Donald Trump is preparing to select David Malpass, a Treasury official, as the US nominee to lead the World Bank, a move predicted to hasten the end to a 72-year-old tradition of US leadership at the global development finance agency.
It’s an extremely Trumpy move, because Malpass is a critic of international development. Like placing public-housing skeptic Ben Carson at the head of the Department of Housing and Urban Development, or pay-day-loan darling Mick Mulvaney in charge of the Consumer Financial Protection Bureau, the move signals a hearty desire to disassemble the institution from within.
Malpass, now the Undersecretary of the Treasury for International Affairs, was the chief economist at Bear Stearns when the investment bank failed at the outset of the 2008 financial crisis. He famously warned investors, “don’t panic about the credit market” in 2007. Development economist Justin Sandefur says “his disdain for the World Bank’s mission of fighting global poverty rivals John Bolton’s respect for the United Nations.”

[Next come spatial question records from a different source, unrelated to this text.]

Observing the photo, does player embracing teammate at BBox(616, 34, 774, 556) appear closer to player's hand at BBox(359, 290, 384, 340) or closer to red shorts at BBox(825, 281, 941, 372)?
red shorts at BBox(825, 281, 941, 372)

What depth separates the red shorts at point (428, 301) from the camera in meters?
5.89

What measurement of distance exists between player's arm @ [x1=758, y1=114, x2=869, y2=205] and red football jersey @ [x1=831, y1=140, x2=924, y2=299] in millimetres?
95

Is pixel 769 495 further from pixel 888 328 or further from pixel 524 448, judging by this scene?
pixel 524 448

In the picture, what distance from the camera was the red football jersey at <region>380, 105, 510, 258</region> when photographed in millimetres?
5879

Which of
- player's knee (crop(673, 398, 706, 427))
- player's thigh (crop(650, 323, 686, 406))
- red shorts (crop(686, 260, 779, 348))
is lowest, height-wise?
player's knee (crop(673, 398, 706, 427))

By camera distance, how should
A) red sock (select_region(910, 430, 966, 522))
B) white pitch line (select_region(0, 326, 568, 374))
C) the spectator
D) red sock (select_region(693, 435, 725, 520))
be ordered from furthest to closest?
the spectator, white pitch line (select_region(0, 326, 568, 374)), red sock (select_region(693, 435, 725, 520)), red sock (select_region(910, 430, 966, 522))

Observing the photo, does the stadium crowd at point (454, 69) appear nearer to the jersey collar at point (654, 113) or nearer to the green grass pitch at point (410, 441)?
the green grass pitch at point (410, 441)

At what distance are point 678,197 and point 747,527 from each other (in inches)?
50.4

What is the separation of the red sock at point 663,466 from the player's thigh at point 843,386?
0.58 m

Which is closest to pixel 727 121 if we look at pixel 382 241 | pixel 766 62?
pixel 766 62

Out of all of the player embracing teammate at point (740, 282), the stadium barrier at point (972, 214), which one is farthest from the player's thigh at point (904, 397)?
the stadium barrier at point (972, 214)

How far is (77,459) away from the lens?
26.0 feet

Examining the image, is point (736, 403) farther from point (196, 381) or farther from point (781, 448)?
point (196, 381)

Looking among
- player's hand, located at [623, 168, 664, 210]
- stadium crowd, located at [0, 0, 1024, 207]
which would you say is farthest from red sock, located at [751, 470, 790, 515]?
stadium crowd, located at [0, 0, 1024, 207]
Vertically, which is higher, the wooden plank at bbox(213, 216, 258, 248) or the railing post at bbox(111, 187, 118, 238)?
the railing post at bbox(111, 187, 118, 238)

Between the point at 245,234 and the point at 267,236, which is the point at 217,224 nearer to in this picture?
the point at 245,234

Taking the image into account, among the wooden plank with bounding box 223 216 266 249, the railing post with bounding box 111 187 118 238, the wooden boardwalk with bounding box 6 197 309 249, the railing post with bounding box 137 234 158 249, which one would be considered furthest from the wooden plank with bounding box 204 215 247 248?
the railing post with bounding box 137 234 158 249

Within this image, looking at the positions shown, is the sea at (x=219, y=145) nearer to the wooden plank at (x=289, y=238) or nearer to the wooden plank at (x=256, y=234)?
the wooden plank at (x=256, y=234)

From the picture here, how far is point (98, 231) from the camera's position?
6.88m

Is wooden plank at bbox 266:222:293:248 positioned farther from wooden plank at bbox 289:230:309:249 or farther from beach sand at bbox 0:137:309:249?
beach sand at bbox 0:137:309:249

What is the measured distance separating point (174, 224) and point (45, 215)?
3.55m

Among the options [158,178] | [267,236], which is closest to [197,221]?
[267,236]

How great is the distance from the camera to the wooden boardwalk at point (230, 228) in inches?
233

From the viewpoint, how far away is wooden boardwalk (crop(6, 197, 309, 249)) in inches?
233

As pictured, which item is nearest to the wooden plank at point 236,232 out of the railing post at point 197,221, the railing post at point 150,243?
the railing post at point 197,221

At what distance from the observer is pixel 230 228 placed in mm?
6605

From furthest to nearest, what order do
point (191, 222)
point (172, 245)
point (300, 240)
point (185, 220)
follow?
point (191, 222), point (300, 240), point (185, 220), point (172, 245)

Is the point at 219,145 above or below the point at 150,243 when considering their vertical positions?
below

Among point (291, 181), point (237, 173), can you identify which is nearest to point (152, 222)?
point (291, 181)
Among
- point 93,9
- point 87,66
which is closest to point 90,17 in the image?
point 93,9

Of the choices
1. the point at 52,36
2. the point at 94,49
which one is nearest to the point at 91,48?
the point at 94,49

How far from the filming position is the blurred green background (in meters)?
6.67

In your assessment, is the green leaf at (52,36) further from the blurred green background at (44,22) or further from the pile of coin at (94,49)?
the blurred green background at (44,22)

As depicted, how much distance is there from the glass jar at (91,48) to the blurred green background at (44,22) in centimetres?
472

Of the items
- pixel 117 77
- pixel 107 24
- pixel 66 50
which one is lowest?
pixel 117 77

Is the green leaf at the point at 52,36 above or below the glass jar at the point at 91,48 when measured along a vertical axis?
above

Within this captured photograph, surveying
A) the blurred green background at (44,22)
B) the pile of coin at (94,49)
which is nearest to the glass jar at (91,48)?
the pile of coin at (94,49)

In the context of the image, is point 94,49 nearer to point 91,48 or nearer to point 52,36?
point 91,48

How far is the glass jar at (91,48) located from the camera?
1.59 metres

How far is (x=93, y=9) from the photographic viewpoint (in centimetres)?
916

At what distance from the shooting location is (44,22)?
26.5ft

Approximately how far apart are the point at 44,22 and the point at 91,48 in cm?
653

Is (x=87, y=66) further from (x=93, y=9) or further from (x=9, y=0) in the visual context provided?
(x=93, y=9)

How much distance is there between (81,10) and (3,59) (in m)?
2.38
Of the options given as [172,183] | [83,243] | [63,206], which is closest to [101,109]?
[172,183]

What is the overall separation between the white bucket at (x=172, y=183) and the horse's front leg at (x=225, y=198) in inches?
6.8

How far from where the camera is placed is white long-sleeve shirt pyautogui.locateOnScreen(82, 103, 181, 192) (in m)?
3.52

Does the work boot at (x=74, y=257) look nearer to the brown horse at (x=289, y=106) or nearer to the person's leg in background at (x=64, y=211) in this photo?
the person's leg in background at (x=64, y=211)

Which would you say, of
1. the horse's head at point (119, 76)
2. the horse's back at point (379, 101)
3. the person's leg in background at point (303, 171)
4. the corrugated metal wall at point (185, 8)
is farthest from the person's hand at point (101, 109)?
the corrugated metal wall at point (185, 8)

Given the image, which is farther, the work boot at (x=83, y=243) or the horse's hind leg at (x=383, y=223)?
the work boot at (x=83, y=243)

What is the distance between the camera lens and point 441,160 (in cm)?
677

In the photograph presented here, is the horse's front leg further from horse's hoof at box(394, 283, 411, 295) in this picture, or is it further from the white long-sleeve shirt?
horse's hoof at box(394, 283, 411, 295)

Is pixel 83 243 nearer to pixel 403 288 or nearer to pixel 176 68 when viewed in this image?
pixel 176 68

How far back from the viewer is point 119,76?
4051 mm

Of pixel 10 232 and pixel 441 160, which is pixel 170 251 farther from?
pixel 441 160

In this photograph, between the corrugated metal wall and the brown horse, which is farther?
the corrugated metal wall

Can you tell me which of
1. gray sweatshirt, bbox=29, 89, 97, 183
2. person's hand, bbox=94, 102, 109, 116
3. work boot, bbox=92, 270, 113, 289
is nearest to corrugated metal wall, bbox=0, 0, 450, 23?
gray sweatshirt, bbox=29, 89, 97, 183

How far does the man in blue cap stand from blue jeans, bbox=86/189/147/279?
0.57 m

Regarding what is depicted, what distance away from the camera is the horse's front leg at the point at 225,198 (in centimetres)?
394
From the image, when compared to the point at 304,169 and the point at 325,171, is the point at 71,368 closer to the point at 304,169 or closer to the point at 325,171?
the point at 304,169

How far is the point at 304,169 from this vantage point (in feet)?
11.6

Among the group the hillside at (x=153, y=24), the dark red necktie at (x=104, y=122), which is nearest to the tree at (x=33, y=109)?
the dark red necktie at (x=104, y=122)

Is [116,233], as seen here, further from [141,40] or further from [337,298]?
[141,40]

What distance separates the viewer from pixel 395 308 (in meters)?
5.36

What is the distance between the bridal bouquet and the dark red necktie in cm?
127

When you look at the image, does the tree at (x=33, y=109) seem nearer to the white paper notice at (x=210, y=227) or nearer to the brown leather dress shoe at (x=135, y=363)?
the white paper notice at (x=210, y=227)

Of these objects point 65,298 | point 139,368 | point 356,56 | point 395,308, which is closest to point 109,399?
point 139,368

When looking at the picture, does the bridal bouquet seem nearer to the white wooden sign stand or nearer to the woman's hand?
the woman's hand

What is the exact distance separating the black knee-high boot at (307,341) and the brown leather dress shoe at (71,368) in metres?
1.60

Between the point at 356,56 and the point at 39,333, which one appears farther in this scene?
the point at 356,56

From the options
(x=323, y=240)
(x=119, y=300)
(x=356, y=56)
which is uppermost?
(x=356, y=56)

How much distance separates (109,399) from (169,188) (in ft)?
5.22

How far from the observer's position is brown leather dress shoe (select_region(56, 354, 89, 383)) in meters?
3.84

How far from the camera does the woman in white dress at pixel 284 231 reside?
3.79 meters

The problem with the pick, as Mark Leon Goldberg notes, is that it doesn’t face confirmation in the docile Republican senate, but instead in the fractious community of nations. The World Bank is guided by its international shareholders, and even though the US holds more than 15% of the voting shares, it must assemble a majority.
Traditionally, an American has held the presidency of the World Bank, while a European has lead the IMF. But, if Trump thumbs his nose with a nominee like Malpass, the European countries who typically back the US candidate may give in to growing pressure to select a leader for the bank from Asia, Africa, or South America.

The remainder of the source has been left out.